At the height of the commodity boom in 2007, when the DRC began implementing the EITI, decades of conflict, political instability, corruption, looting and mineral smuggling had decimated the mining sector, which used to be DRC’s engine of growth, and left the government with large liabilities for its state-owned enterprises (SOEs) that had become practically insolvent. Despite the country’s vast natural resources, 63% of the 75 million Congolese citizens were living below the poverty line of less than one dollar per day in 2012, according to the World Bank.
In this context, the government of the DRC committed to implement the EITI to attract foreign direct investment to revive the mining sector and ensure that revenues are well managed for the benefit of all citizens.
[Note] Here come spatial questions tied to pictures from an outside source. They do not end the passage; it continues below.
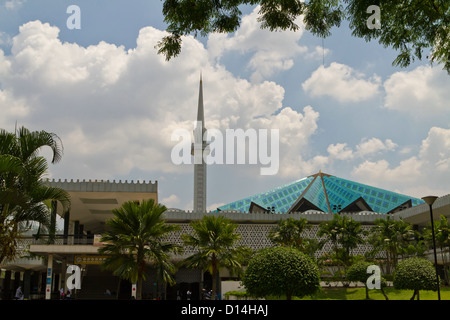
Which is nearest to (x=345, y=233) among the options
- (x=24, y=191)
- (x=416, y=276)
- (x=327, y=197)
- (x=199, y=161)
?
(x=416, y=276)

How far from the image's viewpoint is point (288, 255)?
65.7 ft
Apart from a slight decrease in 2009 due to low commodity prices, EITI Reports have covered nine financial years (2007-2016) and shown a steady increase in government revenues, except for a small decrease in revenues in 2016. Revenues collected in the mining sector surpassed that of the oil and gas sector in 2010, when 63% of the USD 875 million came from mining companies. In 2015, the extractive sector generated USD 1,7 billion, 82% of which came from the mining sector. In 2016, the sector generated USD 1,13 billion, 90% of which came from the mining sector. The extractive sector accounted for 98,04% of exports from the DRC in 2016.
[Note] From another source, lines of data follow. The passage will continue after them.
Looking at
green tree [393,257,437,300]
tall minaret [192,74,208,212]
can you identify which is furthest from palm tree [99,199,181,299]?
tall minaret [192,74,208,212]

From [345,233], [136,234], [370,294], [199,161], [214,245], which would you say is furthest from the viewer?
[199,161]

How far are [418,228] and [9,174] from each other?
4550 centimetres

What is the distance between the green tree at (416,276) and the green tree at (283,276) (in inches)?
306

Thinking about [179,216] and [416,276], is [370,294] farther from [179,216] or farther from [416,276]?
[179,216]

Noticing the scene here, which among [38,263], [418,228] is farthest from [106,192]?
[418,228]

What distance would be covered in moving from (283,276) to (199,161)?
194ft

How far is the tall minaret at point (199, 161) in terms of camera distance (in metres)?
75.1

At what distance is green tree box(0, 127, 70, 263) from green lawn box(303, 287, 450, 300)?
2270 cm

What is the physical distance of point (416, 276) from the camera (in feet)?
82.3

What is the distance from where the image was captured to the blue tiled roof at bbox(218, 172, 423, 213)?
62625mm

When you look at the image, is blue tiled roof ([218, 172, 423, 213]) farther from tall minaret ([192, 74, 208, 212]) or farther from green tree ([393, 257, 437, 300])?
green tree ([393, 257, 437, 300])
Beyond reporting companies payments, the EITI DRC has adopted innovative approaches to beneficial ownership, expanding EITI reporting to the artisanal and small-scale mining and forestry sectors, and automating online reporting by companies and government entities. EITI reporting has also allowed to shed light on key thematic issues, such as the infrastructure provisions put in place by the SICOMINES project. In 2018, DRC EITI published a standalone report on state-owned entreprises based on a review of the nine SOEs' financial statements, providing information on revenues collected by these entities.
DRC EITI and stakeholders engaged in the process were instrumental in including provisions related to transparency in the revised Mining Code, published in March 2018. Routine disclosures through government systems are improving, especially in the mining sector. The Ministry of Mines website provides links to over 140 contracts, as well as detailed production and export data for 2011-2018. The Ministry of Finance publishes monthly revenues collected by the government from the exploitation of natural resources.